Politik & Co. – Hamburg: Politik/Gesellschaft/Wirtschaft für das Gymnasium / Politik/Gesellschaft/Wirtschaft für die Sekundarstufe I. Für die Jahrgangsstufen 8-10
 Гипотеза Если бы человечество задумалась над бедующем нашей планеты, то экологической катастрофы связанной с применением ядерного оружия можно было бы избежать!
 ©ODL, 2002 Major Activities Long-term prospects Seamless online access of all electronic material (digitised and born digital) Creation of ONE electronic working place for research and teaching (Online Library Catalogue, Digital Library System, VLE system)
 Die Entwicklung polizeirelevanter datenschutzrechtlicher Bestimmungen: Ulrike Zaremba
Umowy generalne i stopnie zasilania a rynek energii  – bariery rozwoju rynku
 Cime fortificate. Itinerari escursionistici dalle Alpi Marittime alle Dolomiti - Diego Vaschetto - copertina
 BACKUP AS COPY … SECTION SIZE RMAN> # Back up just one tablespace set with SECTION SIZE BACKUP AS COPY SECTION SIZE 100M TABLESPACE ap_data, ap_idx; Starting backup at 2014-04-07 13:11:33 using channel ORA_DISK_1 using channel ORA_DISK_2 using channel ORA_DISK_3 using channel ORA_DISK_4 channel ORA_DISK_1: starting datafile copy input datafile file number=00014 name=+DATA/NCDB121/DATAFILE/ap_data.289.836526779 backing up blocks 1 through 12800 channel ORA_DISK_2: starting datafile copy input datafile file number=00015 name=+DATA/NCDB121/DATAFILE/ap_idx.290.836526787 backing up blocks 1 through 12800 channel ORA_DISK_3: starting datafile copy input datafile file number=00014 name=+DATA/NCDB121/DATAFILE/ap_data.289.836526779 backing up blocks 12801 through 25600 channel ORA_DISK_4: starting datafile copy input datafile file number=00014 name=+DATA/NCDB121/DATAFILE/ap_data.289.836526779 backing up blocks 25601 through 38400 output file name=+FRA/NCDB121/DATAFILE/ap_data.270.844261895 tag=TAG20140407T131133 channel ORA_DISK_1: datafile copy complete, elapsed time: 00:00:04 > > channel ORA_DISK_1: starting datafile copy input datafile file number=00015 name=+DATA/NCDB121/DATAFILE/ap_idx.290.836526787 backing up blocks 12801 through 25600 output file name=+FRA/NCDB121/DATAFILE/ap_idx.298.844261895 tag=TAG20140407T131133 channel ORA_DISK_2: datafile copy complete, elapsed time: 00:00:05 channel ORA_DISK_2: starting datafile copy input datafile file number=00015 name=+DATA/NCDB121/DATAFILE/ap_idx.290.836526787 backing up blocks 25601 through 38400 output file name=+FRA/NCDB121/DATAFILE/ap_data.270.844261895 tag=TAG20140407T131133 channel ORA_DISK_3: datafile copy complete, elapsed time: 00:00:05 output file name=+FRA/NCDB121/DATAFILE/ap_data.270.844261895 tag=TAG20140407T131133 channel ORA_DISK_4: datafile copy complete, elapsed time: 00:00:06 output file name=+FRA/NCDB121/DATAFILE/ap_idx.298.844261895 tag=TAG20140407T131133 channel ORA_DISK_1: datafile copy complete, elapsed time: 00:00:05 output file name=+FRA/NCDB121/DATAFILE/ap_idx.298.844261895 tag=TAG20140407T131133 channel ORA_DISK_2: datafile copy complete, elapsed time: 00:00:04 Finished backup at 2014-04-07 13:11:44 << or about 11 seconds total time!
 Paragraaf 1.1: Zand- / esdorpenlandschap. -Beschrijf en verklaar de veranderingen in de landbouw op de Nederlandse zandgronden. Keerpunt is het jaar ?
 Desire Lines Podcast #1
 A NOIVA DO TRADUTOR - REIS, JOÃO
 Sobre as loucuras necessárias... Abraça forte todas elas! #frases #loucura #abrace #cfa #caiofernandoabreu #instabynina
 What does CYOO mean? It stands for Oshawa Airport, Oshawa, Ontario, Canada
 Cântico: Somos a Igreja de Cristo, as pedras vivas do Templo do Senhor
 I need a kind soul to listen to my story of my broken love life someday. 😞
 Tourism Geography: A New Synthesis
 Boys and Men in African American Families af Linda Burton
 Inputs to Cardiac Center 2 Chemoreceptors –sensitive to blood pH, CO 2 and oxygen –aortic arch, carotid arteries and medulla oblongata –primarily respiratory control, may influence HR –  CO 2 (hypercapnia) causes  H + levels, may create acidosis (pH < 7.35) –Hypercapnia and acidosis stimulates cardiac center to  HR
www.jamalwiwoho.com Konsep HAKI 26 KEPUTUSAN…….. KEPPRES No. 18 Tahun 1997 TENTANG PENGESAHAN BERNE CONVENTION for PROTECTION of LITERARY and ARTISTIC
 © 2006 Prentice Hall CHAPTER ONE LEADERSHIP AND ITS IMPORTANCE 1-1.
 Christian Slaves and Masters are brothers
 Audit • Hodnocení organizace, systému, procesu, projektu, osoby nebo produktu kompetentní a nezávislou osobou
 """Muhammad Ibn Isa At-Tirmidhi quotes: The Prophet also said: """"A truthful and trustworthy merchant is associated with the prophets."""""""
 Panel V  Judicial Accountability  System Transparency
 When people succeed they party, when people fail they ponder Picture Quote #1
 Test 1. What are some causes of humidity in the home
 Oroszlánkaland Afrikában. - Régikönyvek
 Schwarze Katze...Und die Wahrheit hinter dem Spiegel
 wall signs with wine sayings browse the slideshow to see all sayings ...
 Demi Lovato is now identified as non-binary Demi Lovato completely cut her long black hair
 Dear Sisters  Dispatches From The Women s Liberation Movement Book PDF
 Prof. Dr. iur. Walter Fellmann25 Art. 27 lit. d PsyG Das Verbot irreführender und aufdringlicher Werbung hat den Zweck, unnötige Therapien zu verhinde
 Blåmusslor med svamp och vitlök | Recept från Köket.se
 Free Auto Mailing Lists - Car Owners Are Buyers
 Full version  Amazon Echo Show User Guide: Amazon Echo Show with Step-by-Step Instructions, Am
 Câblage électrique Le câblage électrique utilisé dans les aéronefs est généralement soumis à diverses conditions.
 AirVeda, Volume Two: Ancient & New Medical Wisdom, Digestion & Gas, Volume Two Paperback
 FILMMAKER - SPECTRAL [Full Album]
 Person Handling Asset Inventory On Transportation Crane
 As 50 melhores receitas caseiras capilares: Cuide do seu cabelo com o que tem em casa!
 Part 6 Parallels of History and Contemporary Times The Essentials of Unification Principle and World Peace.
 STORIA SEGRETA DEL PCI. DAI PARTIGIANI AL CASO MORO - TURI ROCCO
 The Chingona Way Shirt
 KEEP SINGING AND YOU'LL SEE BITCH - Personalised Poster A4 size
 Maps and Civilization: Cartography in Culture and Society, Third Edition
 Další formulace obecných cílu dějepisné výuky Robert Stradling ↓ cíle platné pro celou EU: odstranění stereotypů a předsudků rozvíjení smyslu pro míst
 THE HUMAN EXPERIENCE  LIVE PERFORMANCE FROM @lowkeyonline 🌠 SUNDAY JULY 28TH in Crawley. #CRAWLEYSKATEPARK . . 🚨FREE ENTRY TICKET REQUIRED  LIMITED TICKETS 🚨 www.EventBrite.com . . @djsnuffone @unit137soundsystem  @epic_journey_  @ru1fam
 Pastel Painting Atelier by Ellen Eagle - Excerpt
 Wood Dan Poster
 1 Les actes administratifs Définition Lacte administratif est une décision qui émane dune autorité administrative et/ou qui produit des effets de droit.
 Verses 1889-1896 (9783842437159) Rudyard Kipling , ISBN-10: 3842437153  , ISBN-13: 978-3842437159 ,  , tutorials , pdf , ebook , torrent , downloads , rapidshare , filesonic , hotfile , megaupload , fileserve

# Problem to work on
Print the listing exactly. Every line must match.

# Reply to the exercise
Politik & Co. – Hamburg: Politik/Gesellschaft/Wirtschaft für das Gymnasium / Politik/Gesellschaft/Wirtschaft für die Sekundarstufe I. Für die Jahrgangsstufen 8-10
 Гипотеза Если бы человечество задумалась над бедующем нашей планеты, то экологической катастрофы связанной с применением ядерного оружия можно было бы избежать!
 ©ODL, 2002 Major Activities Long-term prospects Seamless online access of all electronic material (digitised and born digital) Creation of ONE electronic working place for research and teaching (Online Library Catalogue, Digital Library System, VLE system)
 Die Entwicklung polizeirelevanter datenschutzrechtlicher Bestimmungen: Ulrike Zaremba
Umowy generalne i stopnie zasilania a rynek energii  – bariery rozwoju rynku
 Cime fortificate. Itinerari escursionistici dalle Alpi Marittime alle Dolomiti - Diego Vaschetto - copertina
 BACKUP AS COPY … SECTION SIZE RMAN> # Back up just one tablespace set with SECTION SIZE BACKUP AS COPY SECTION SIZE 100M TABLESPACE ap_data, ap_idx; Starting backup at 2014-04-07 13:11:33 using channel ORA_DISK_1 using channel ORA_DISK_2 using channel ORA_DISK_3 using channel ORA_DISK_4 channel ORA_DISK_1: starting datafile copy input datafile file number=00014 name=+DATA/NCDB121/DATAFILE/ap_data.289.836526779 backing up blocks 1 through 12800 channel ORA_DISK_2: starting datafile copy input datafile file number=00015 name=+DATA/NCDB121/DATAFILE/ap_idx.290.836526787 backing up blocks 1 through 12800 channel ORA_DISK_3: starting datafile copy input datafile file number=00014 name=+DATA/NCDB121/DATAFILE/ap_data.289.836526779 backing up blocks 12801 through 25600 channel ORA_DISK_4: starting datafile copy input datafile file number=00014 name=+DATA/NCDB121/DATAFILE/ap_data.289.836526779 backing up blocks 25601 through 38400 output file name=+FRA/NCDB121/DATAFILE/ap_data.270.844261895 tag=TAG20140407T131133 channel ORA_DISK_1: datafile copy complete, elapsed time: 00:00:04 > > channel ORA_DISK_1: starting datafile copy input datafile file number=00015 name=+DATA/NCDB121/DATAFILE/ap_idx.290.836526787 backing up blocks 12801 through 25600 output file name=+FRA/NCDB121/DATAFILE/ap_idx.298.844261895 tag=TAG20140407T131133 channel ORA_DISK_2: datafile copy complete, elapsed time: 00:00:05 channel ORA_DISK_2: starting datafile copy input datafile file number=00015 name=+DATA/NCDB121/DATAFILE/ap_idx.290.836526787 backing up blocks 25601 through 38400 output file name=+FRA/NCDB121/DATAFILE/ap_data.270.844261895 tag=TAG20140407T131133 channel ORA_DISK_3: datafile copy complete, elapsed time: 00:00:05 output file name=+FRA/NCDB121/DATAFILE/ap_data.270.844261895 tag=TAG20140407T131133 channel ORA_DISK_4: datafile copy complete, elapsed time: 00:00:06 output file name=+FRA/NCDB121/DATAFILE/ap_idx.298.844261895 tag=TAG20140407T131133 channel ORA_DISK_1: datafile copy complete, elapsed time: 00:00:05 output file name=+FRA/NCDB121/DATAFILE/ap_idx.298.844261895 tag=TAG20140407T131133 channel ORA_DISK_2: datafile copy complete, elapsed time: 00:00:04 Finished backup at 2014-04-07 13:11:44 << or about 11 seconds total time!
 Paragraaf 1.1: Zand- / esdorpenlandschap. -Beschrijf en verklaar de veranderingen in de landbouw op de Nederlandse zandgronden. Keerpunt is het jaar ?
 Desire Lines Podcast #1
 A NOIVA DO TRADUTOR - REIS, JOÃO
 Sobre as loucuras necessárias... Abraça forte todas elas! #frases #loucura #abrace #cfa #caiofernandoabreu #instabynina
 What does CYOO mean? It stands for Oshawa Airport, Oshawa, Ontario, Canada
 Cântico: Somos a Igreja de Cristo, as pedras vivas do Templo do Senhor
 I need a kind soul to listen to my story of my broken love life someday. 😞
 Tourism Geography: A New Synthesis
 Boys and Men in African American Families af Linda Burton
 Inputs to Cardiac Center 2 Chemoreceptors –sensitive to blood pH, CO 2 and oxygen –aortic arch, carotid arteries and medulla oblongata –primarily respiratory control, may influence HR –  CO 2 (hypercapnia) causes  H + levels, may create acidosis (pH < 7.35) –Hypercapnia and acidosis stimulates cardiac center to  HR
www.jamalwiwoho.com Konsep HAKI 26 KEPUTUSAN…….. KEPPRES No. 18 Tahun 1997 TENTANG PENGESAHAN BERNE CONVENTION for PROTECTION of LITERARY and ARTISTIC
 © 2006 Prentice Hall CHAPTER ONE LEADERSHIP AND ITS IMPORTANCE 1-1.
 Christian Slaves and Masters are brothers
 Audit • Hodnocení organizace, systému, procesu, projektu, osoby nebo produktu kompetentní a nezávislou osobou
 """Muhammad Ibn Isa At-Tirmidhi quotes: The Prophet also said: """"A truthful and trustworthy merchant is associated with the prophets."""""""
 Panel V  Judicial Accountability  System Transparency
 When people succeed they party, when people fail they ponder Picture Quote #1
 Test 1. What are some causes of humidity in the home
 Oroszlánkaland Afrikában. - Régikönyvek
 Schwarze Katze...Und die Wahrheit hinter dem Spiegel
 wall signs with wine sayings browse the slideshow to see all sayings ...
 Demi Lovato is now identified as non-binary Demi Lovato completely cut her long black hair
 Dear Sisters  Dispatches From The Women s Liberation Movement Book PDF
 Prof. Dr. iur. Walter Fellmann25 Art. 27 lit. d PsyG Das Verbot irreführender und aufdringlicher Werbung hat den Zweck, unnötige Therapien zu verhinde
 Blåmusslor med svamp och vitlök | Recept från Köket.se
 Free Auto Mailing Lists - Car Owners Are Buyers
 Full version  Amazon Echo Show User Guide: Amazon Echo Show with Step-by-Step Instructions, Am
 Câblage électrique Le câblage électrique utilisé dans les aéronefs est généralement soumis à diverses conditions.
 AirVeda, Volume Two: Ancient & New Medical Wisdom, Digestion & Gas, Volume Two Paperback
 FILMMAKER - SPECTRAL [Full Album]
 Person Handling Asset Inventory On Transportation Crane
 As 50 melhores receitas caseiras capilares: Cuide do seu cabelo com o que tem em casa!
 Part 6 Parallels of History and Contemporary Times The Essentials of Unification Principle and World Peace.
 STORIA SEGRETA DEL PCI. DAI PARTIGIANI AL CASO MORO - TURI ROCCO
 The Chingona Way Shirt
 KEEP SINGING AND YOU'LL SEE BITCH - Personalised Poster A4 size
 Maps and Civilization: Cartography in Culture and Society, Third Edition
 Další formulace obecných cílu dějepisné výuky Robert Stradling ↓ cíle platné pro celou EU: odstranění stereotypů a předsudků rozvíjení smyslu pro míst
 THE HUMAN EXPERIENCE  LIVE PERFORMANCE FROM @lowkeyonline 🌠 SUNDAY JULY 28TH in Crawley. #CRAWLEYSKATEPARK . . 🚨FREE ENTRY TICKET REQUIRED  LIMITED TICKETS 🚨 www.EventBrite.com . . @djsnuffone @unit137soundsystem  @epic_journey_  @ru1fam
 Pastel Painting Atelier by Ellen Eagle - Excerpt
 Wood Dan Poster
 1 Les actes administratifs Définition Lacte administratif est une décision qui émane dune autorité administrative et/ou qui produit des effets de droit.
 Verses 1889-1896 (9783842437159) Rudyard Kipling , ISBN-10: 3842437153  , ISBN-13: 978-3842437159 ,  , tutorials , pdf , ebook , torrent , downloads , rapidshare , filesonic , hotfile , megaupload , fileserve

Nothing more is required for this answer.